If your job is bearable, then your salary is adequate. As much as I like money, even I have to admit that. You A1Cs have it a little rough (I was there too), but it gets a lot better over the next few years; hang in there. But don’t jump from sinking ship to sinking ship without thinking about what we can do to patch the holes in this one first. Because it’s not magically better on the outside.

He circles right back to bashing civilian life and focusing on money. Not only that, he sets the job satisfaction target at “bearable.”

If you’re an airman reading the original post, it’s at this point you realize you’re led by SNCOs who will be content if they can get your job to a bearable point for a level of compensation you find tolerable. That’s not an uplifting message. It’s deflationary. If you’re a highly talented, highly capable airman reading the original post, you realize that it’s time to start planning for civilian life, because the people you’re working for have no interest in making the Air Force great. They’re targeting “just good enough.”

In other words, the post undoes itself here, and stands to actuate exactly the opposite of its intended effect.

There’s an essential truth distilled in this part of the essay, though I suspect it’s unintentional. The truth is that members of the Air Force are mainly not motivated by money. Sure, the money they make needs to rise above a certain threshold in order to justify the requirements of service and opportunity costs for them and their families. And sure, pay and benefit cuts tend to rile the troops because they represent losses from the status quo. But airmen place much more value on the intangibles of service.

They yearn to be capably led, well trained, and treated like adults. They need to feel like what they do is valued, makes a difference, and entitles them to respect and a reasonable and ever-enlarging degree of autonomy in their work. They need to feel like they’re part of a team, and part of something larger and more important than their self-interests. These are some of the things that make service life special, lending it a culture all its own. As these things dissolve, money becomes even less consequential.
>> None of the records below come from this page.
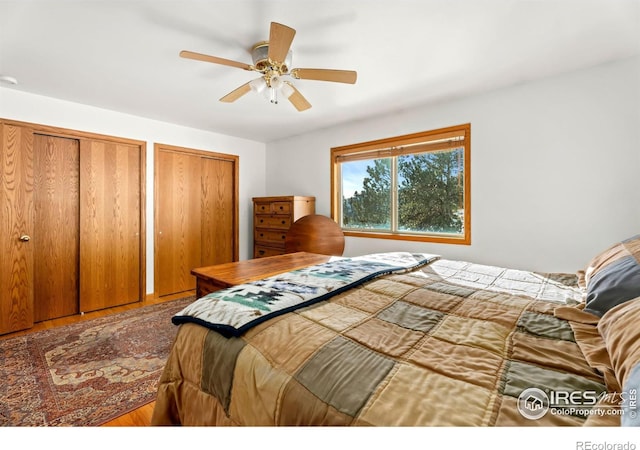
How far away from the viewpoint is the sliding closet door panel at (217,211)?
13.7 feet

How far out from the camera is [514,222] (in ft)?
8.55

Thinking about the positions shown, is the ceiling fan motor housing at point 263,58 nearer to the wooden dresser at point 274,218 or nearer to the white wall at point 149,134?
the wooden dresser at point 274,218

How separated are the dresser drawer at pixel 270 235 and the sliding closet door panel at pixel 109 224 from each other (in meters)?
1.58

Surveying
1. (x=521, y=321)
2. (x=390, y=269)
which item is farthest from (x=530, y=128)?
(x=521, y=321)

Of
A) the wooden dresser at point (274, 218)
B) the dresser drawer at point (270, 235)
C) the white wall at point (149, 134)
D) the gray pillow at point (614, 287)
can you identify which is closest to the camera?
the gray pillow at point (614, 287)

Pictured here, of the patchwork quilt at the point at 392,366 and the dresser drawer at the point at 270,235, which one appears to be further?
the dresser drawer at the point at 270,235

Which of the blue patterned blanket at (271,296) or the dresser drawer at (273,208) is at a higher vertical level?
the dresser drawer at (273,208)

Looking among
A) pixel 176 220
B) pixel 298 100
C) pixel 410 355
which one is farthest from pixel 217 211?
pixel 410 355

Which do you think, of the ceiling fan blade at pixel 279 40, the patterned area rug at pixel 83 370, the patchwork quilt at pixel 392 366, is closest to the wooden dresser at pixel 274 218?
the patterned area rug at pixel 83 370

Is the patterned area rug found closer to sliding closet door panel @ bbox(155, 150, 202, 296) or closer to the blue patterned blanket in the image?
sliding closet door panel @ bbox(155, 150, 202, 296)

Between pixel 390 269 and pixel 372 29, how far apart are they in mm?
1538

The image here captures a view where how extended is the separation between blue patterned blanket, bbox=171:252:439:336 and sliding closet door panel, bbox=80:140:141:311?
276cm

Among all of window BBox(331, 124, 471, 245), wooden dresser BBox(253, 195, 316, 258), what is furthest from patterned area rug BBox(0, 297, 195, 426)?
window BBox(331, 124, 471, 245)

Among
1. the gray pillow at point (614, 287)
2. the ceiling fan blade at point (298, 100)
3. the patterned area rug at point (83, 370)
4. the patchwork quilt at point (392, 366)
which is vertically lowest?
the patterned area rug at point (83, 370)
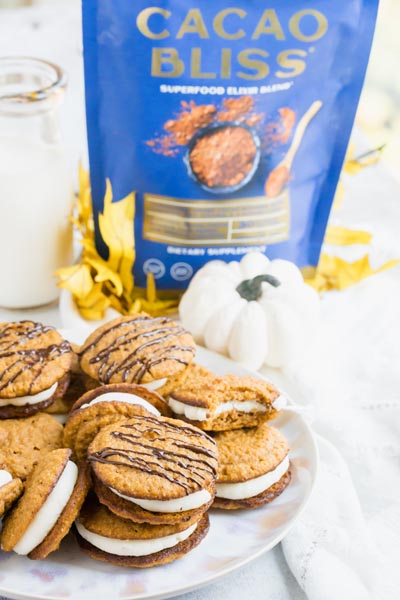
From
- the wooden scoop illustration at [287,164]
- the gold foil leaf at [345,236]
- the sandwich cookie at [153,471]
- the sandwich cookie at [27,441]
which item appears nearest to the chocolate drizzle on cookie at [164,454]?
the sandwich cookie at [153,471]

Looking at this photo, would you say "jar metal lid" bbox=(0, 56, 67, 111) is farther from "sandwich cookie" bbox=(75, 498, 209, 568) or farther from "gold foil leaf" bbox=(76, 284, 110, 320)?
"sandwich cookie" bbox=(75, 498, 209, 568)

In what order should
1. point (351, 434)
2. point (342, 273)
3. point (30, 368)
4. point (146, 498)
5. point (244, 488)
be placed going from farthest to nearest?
point (342, 273) < point (351, 434) < point (30, 368) < point (244, 488) < point (146, 498)

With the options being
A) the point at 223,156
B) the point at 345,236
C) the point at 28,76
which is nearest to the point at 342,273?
the point at 345,236

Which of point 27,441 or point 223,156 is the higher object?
point 223,156

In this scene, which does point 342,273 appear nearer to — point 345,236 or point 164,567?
point 345,236

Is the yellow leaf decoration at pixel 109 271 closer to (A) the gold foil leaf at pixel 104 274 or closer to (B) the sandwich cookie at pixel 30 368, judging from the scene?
(A) the gold foil leaf at pixel 104 274
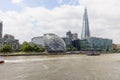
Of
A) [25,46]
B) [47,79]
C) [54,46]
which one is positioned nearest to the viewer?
[47,79]

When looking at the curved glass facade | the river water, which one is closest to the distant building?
the curved glass facade

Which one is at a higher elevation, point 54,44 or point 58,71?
point 54,44

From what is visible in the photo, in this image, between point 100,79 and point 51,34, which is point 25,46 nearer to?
point 51,34

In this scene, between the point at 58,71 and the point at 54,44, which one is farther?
the point at 54,44

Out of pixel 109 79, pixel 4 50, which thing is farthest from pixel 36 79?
pixel 4 50

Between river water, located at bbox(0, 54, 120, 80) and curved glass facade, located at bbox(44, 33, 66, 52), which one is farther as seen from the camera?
curved glass facade, located at bbox(44, 33, 66, 52)

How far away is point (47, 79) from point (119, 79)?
29.9 ft

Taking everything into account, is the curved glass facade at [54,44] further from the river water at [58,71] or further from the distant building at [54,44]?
the river water at [58,71]

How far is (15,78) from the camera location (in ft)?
90.9

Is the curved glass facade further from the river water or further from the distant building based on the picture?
the river water

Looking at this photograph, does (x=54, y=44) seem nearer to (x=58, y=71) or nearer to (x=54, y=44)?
(x=54, y=44)

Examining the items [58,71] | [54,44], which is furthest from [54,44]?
[58,71]

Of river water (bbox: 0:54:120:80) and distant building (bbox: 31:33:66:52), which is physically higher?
distant building (bbox: 31:33:66:52)

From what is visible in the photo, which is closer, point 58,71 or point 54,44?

Things like unnecessary family separation, disruption caused by someone else’s inability to plan, needless red tape, bureaucratic jackassery, and endless performances of the eyewash carnival add up to a huge devaluation of service life. Chauvinism pisses people off. Codified idiocy does too. Failing to cultivate a robust supervisory system gnaws away at the team identity they crave.

These issues exact a large enough debit to ameliorate any financial reward, and this explains why pilots, for example, are bailing out in droves rather than accept a quarter million dollars to keep doing what used to be the best job in the world.

The balance of the original post dabbles in various motivational techniques appealing to various forms of loyalty based on anecdotal examples. But by the time he tries this approach, the poster has already spent too much time focusing on money and bashing civilian life to effectively make his case on other terms. His argument flails at the end, appealing for everyone to stop fantasizing about leaving the Air Force and to instead focus on fixing it.

The second part of that is a great piece of advice. But to accomplish it requires listening to those who are engaging in the first part. When the service – particularly its SNCOs – recognize this and use their considerable persuasive skills to marshal energies toward the fixing, there will be a lot less fantasizing.

A message scrawled stylistically into wood is still wooden.
A message scrawled stylistically into wood is still wooden.

I give this one a thumbs down, but we’ll continue to keep an eye on American Pegasus. Agree or disagree with him, he’s got a lot of wheels turning upstairs, clearly gives a damn, and knows how to kick off a valuable discussion.